## Exercise prompt:
From the Tai Chi practice text, copy out word for word the passage starting with "The form does" and going on through "of the movement.".

## Text segment:
┌──
In Grandmaster Wei Shuren’s Yang style Tai Chi we use the intent to practice the process that he wrote about in his book on the 22 form.

The demo above is a segment from the 22-form showing Cloud Hands, Single Whip, Separate Hands to Kick and Strike Ears with Both Fists.

Grandmaster Wei Shuren is demonstrating this segment from 8:16 to 9:59 in the video below :-

The form does not look impressive nor powerful. However, if you try to do it yourself by copying the movements you will realize that it is a lot more difficult than it seems to constantly issue power in a concealed manner while moving calmly as if pulling silk continuously in a movement efficient way.

For example, in the movement of Single Whip the whip hand itself is issuing power 4 ways before moving into the left palm strike to complete the movement. In practicing the form we define the four movements clearly but we can also perform the movements with barely perceptible outward movements once we have grasped the essence of the movement.

At this stage you would need to be in command of your ability to use intent otherwise you will not be able to reduce the outer movements to the bare minimum required.

2021 Day 2

It started to rain last night.

It kept on raining throughout the day. I woke up to a dark, cold and gloomy day.

Practicing Tai Chi is a good day to get the blood circulating. Some say to circulate the Chi.

Playing the Tai Chi form is a good way to train your ability to concentrate, develop awareness of how your body is moving in response to your mind.

When you can quiet down your mind you can focus so much better. In this way you can reduce the outer movements, concealing the movements that are happening inside your body. This is what we mean by being internal.

Good control of the body allows you to tread like a cat. At the same time your body is moving like a series of gears to rotate and spiral to connect to the ground to generate power.

While it does not seem like it but within the slow, seemingly gentle movements we are working the power generation process.

2021 Day 1

Day 1 of 2021 was a quiet day.

Quiet day is good. Best thing to do in the morning is practice Tai Chi.

Just kept going with the form practice until I decided to stop. As my teacher said the objective is to practice.

Once done with the mentally intense practice of Tai Chi I thought of doing something more physical.

I haven’t touched the pole for a few months. So let’s get some practice in if only for short time.

Pole practice especially with the focus on just doing a few simple, repetitive techniques is good for practice speed, power and stamina.


We don’t work on one factor at a time. We work on all of them at the same time. Power is only useful if you are fast enough to use it.

And the ability to use power depends on whether you can get to the position you need to be when you need to be there.

That’s why in SKD we will at a later stage learn the long pole that Master Leong taught. It is a very short sequence but that’s good because we don’t have to burden our mind with trying to remember too many movements.

The Secret 3

The final key is Commitment to Improve.

You must want to improve, to rise about the herd. This is how you become good.

Someone will always be better than you. This does not mean you should not want to rise above it all. Treat it as a personal objective.

Wanting to improve means you will find ways and means to be better. It is said that the key to Tai Chi is to relax, to sung. Everyone has heard of this. But do you really know what this means?
└──
## Supplied material:
┌──
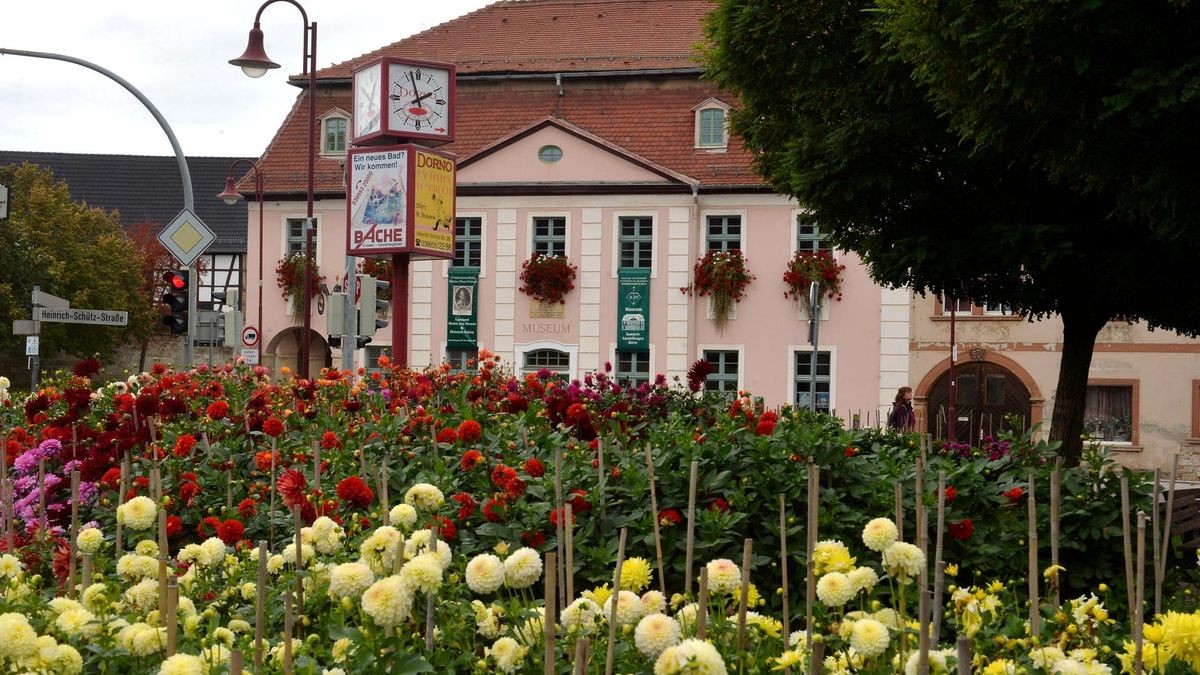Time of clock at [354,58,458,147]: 1:57
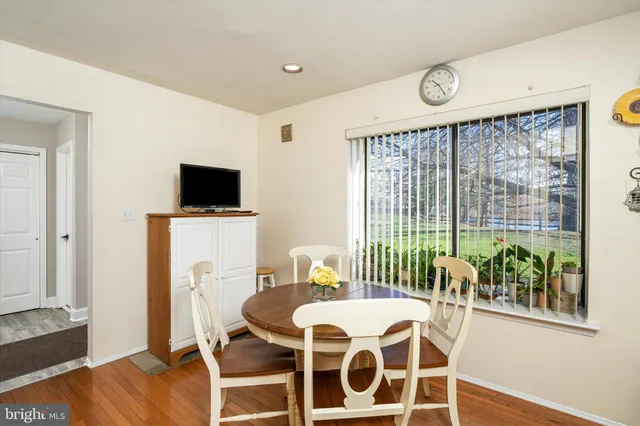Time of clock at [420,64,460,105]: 10:24
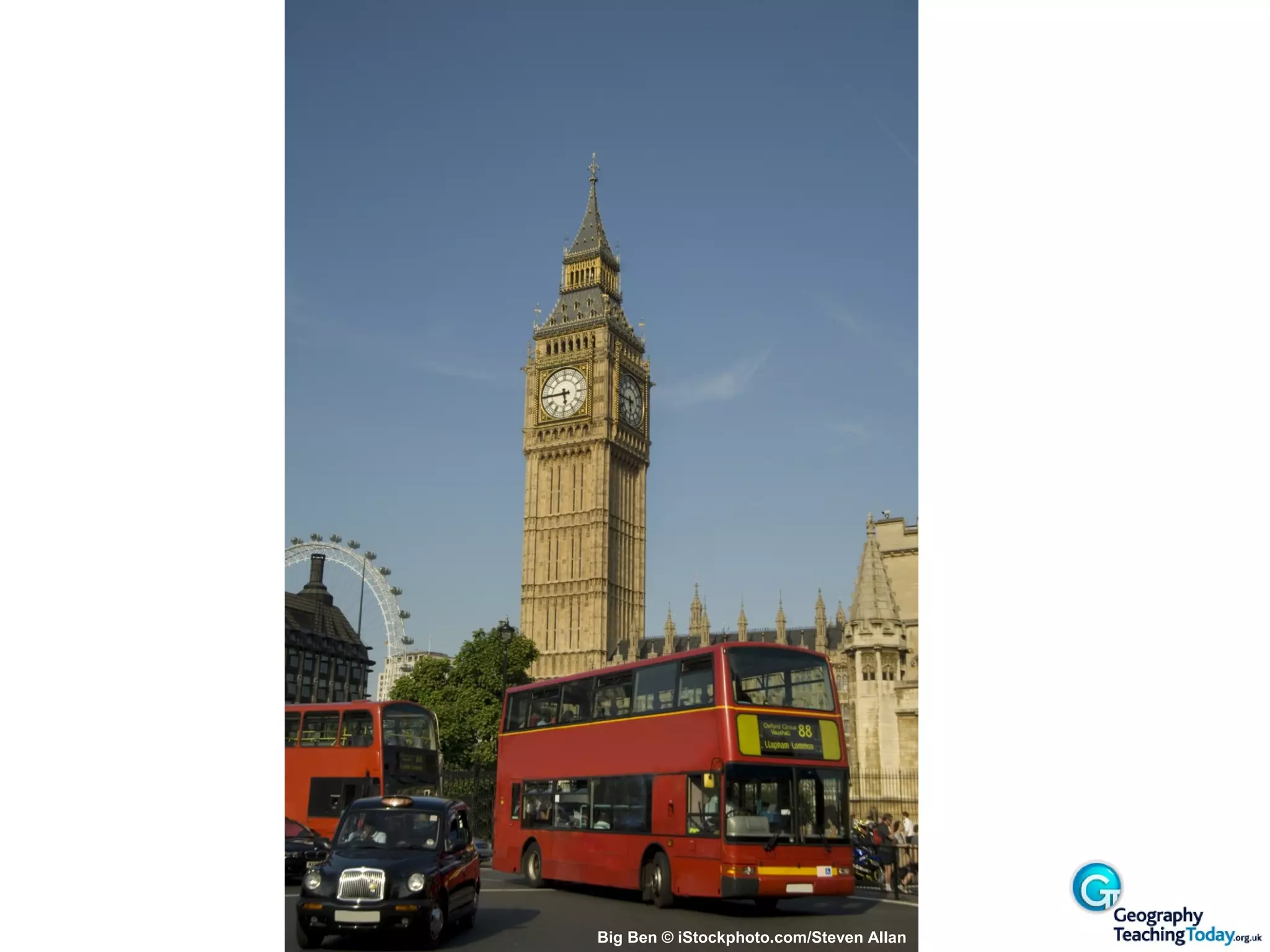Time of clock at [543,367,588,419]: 5:44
└──
## Exercise solution:
The form does not look impressive nor powerful. However, if you try to do it yourself by copying the movements you will realize that it is a lot more difficult than it seems to constantly issue power in a concealed manner while moving calmly as if pulling silk continuously in a movement efficient way.

For example, in the movement of Single Whip the whip hand itself is issuing power 4 ways before moving into the left palm strike to complete the movement. In practicing the form we define the four movements clearly but we can also perform the movements with barely perceptible outward movements once we have grasped the essence of the movement.